Transcreva do texto sobre esquerda e direita, sem mudar nada, o trecho que vai de "Resolvi reeditar um" até "é de esquerda.".

Seção de texto:

----------------

Resolvi reeditar um artigo que escrevi em 2005 para o Baguete acrescentando uma linha ao meu ideologímetro. Segue:
As pessoas se declaram de esquerda ou direita, mais por
afinidade do que por qualquer outra coisa. Seja por afinidade de interesses ou
afetiva, o posicionamento político é muito mais emocional do que racional: um
perfilamento simpático – ou uma rejeição antipática – a pessoas, mais do que a
ideias. Uma variante deste posicionamento diz respeito ao poder. Quem defende
quem está no poder é de direita, quem o contesta é de esquerda.

----------------

Seção de dados:

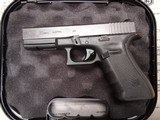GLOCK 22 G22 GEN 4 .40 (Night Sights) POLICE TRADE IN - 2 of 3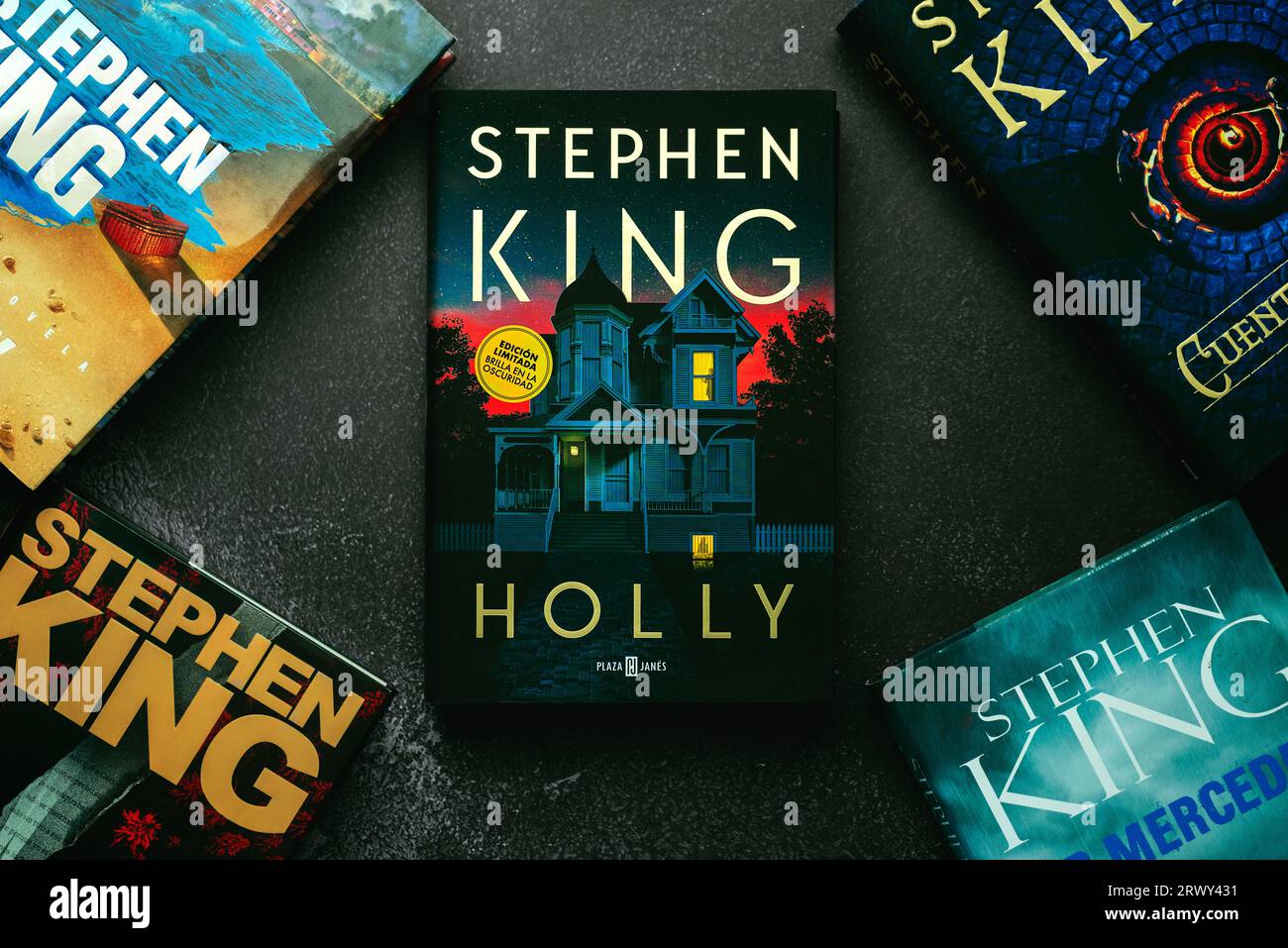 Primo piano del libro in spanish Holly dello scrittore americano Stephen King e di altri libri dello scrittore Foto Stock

----------------

Exercício resolvido:
Resolvi reeditar um artigo que escrevi em 2005 para o Baguete acrescentando uma linha ao meu ideologímetro. Segue:
As pessoas se declaram de esquerda ou direita, mais por
afinidade do que por qualquer outra coisa. Seja por afinidade de interesses ou
afetiva, o posicionamento político é muito mais emocional do que racional: um
perfilamento simpático – ou uma rejeição antipática – a pessoas, mais do que a
ideias. Uma variante deste posicionamento diz respeito ao poder. Quem defende
quem está no poder é de direita, quem o contesta é de esquerda.